In 1956, the company developed Ski, a soda pop comparable to Sun Drop. Ski is a citrus soda made with real orange and real lemon juice. The drink received its name when company asked employees to submit a name for their new product. Inspired by a weekend-long ski trip on Chickamauga Lake, then-employee Dot Myers submitted the names "Ski" and "Skee" into the contest. Management liked the name and it's been Ski ever since.
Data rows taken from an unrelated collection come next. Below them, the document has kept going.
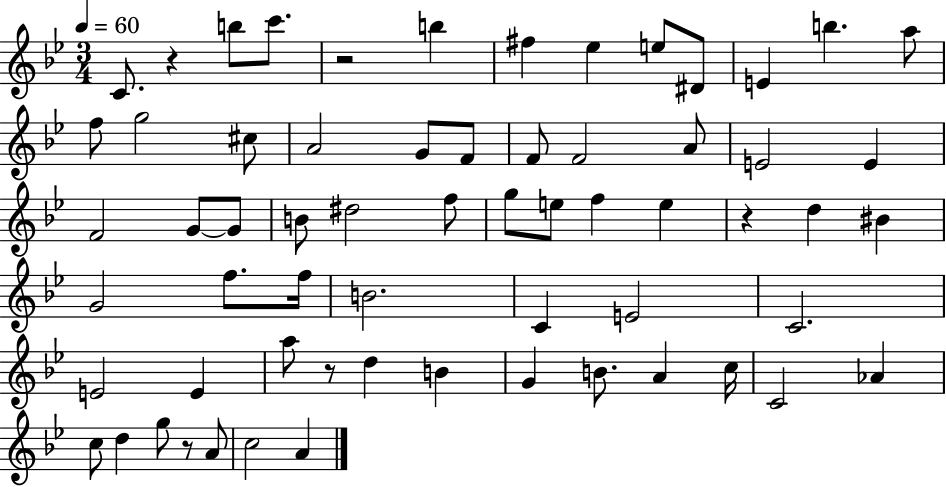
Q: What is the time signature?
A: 3/4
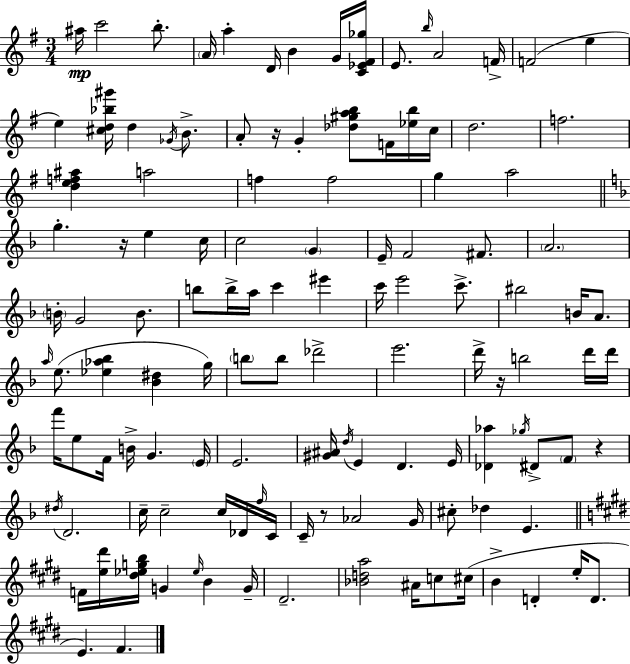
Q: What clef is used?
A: treble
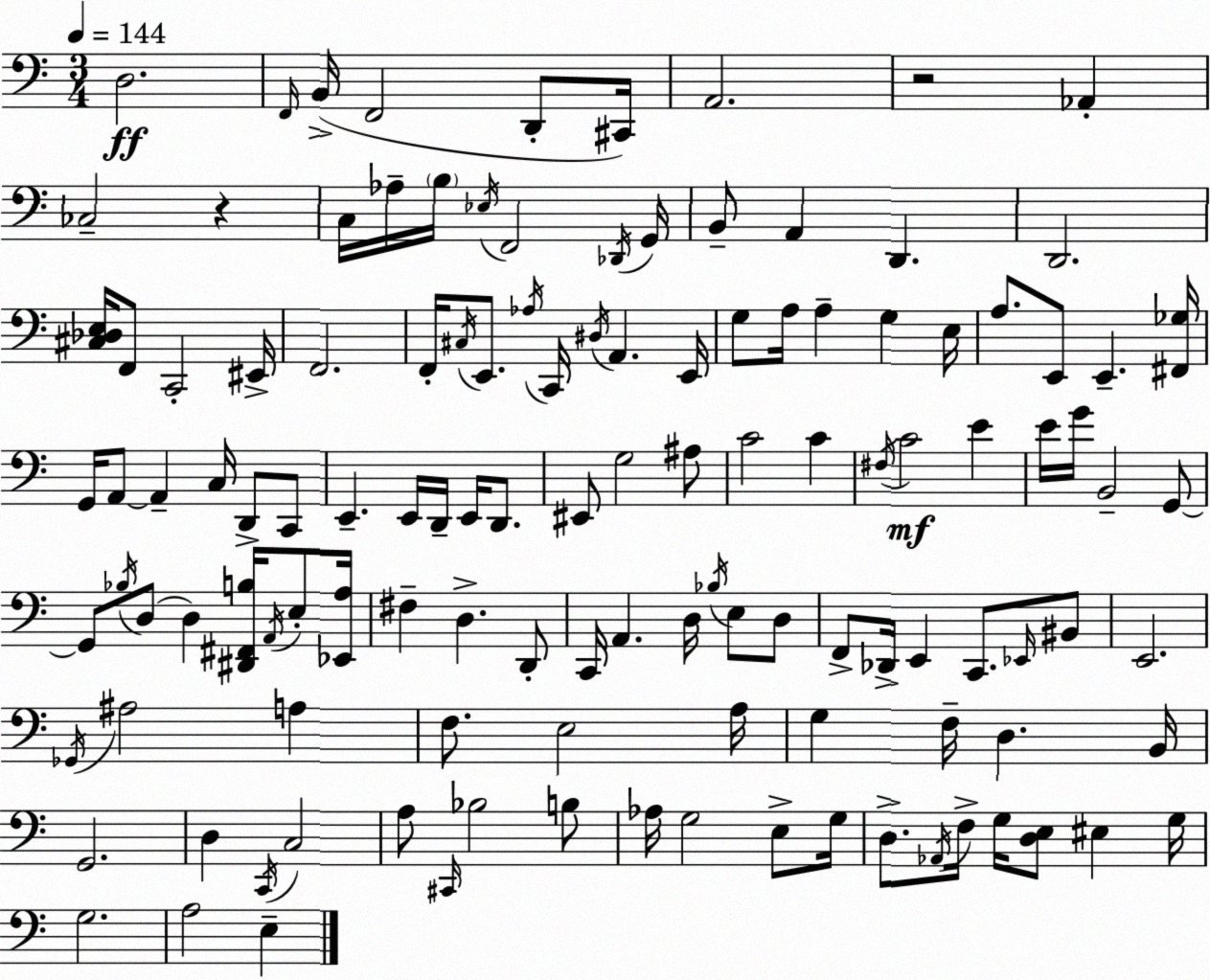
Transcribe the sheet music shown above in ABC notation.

X:1
T:Untitled
M:3/4
L:1/4
K:C
D,2 F,,/4 B,,/4 F,,2 D,,/2 ^C,,/4 A,,2 z2 _A,, _C,2 z C,/4 _A,/4 B,/4 _E,/4 F,,2 _D,,/4 G,,/4 B,,/2 A,, D,, D,,2 [^C,_D,E,]/4 F,,/2 C,,2 ^E,,/4 F,,2 F,,/4 ^C,/4 E,,/2 _A,/4 C,,/4 ^D,/4 A,, E,,/4 G,/2 A,/4 A, G, E,/4 A,/2 E,,/2 E,, [^F,,_G,]/4 G,,/4 A,,/2 A,, C,/4 D,,/2 C,,/2 E,, E,,/4 D,,/4 E,,/4 D,,/2 ^E,,/2 G,2 ^A,/2 C2 C ^F,/4 C2 E E/4 G/4 B,,2 G,,/2 G,,/2 _B,/4 D,/2 D, [^D,,^F,,B,]/4 A,,/4 E,/2 [_E,,A,]/4 ^F, D, D,,/2 C,,/4 A,, D,/4 _B,/4 E,/2 D,/2 F,,/2 _D,,/4 E,, C,,/2 _E,,/4 ^B,,/2 E,,2 _G,,/4 ^A,2 A, F,/2 E,2 A,/4 G, F,/4 D, B,,/4 G,,2 D, C,,/4 C,2 A,/2 ^C,,/4 _B,2 B,/2 _A,/4 G,2 E,/2 G,/4 D,/2 _A,,/4 F,/4 G,/4 [D,E,]/2 ^E, G,/4 G,2 A,2 E,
In 1957 Double-Cola made history by becoming the first major soft drink to be marketed in a 16-ounce (470 ml) returnable bottle. In 1962, the year Diet Double Cola was launched, Little sold the company to Fairmont Foods, which drained the company of resources. It was purchased in 1980 by K.J. International, Inc., from Canadian firm Pop Shops International, which acquired it from a consortium of private investors. It remains wholly privately held. Pop Shops had allowed the company to flounder as they focused on their existing brands.

In summer of 1960, Double Cola used a Chinese name as "(得寶可樂)", a locally made super king size with much more carbon dioxide for only 40 Hong Kong cents for a 16-ounce bottle which could serve three then-typical beverage cups.

==Since 2010==
In 2010 Diet Double-Cola was reformulated with Splenda to make it taste more like regular Double-Cola. Two years later the Double Cola was given new branding and packaging though the ingredients stayed exactly the same.

In 2013 The Double Cola Company expanded its product line outside of that of just soft drinks. Quad Energy, the company's first line of energy drinks, was released in 2012 in five different flavors; Berry Fusion, Lime Craze, Low Carb Kick, Orange Twist, and RE-Charge. The same year, The Double Cola Company released a coconut water product with MINŌKU Coconut Water. MINŌKU Coconut Water is sold under the claim of being ethically sourced in Thailand, and is sold nationally in the United States.

The Double Cola Company released ZILI Tea, a ready-to-drink tea brand, in 2013. The Double Cola Company website says, "ZILI Teas are all natural teas that harness the power of Mother Nature to hydrate, nourish, and satisfy."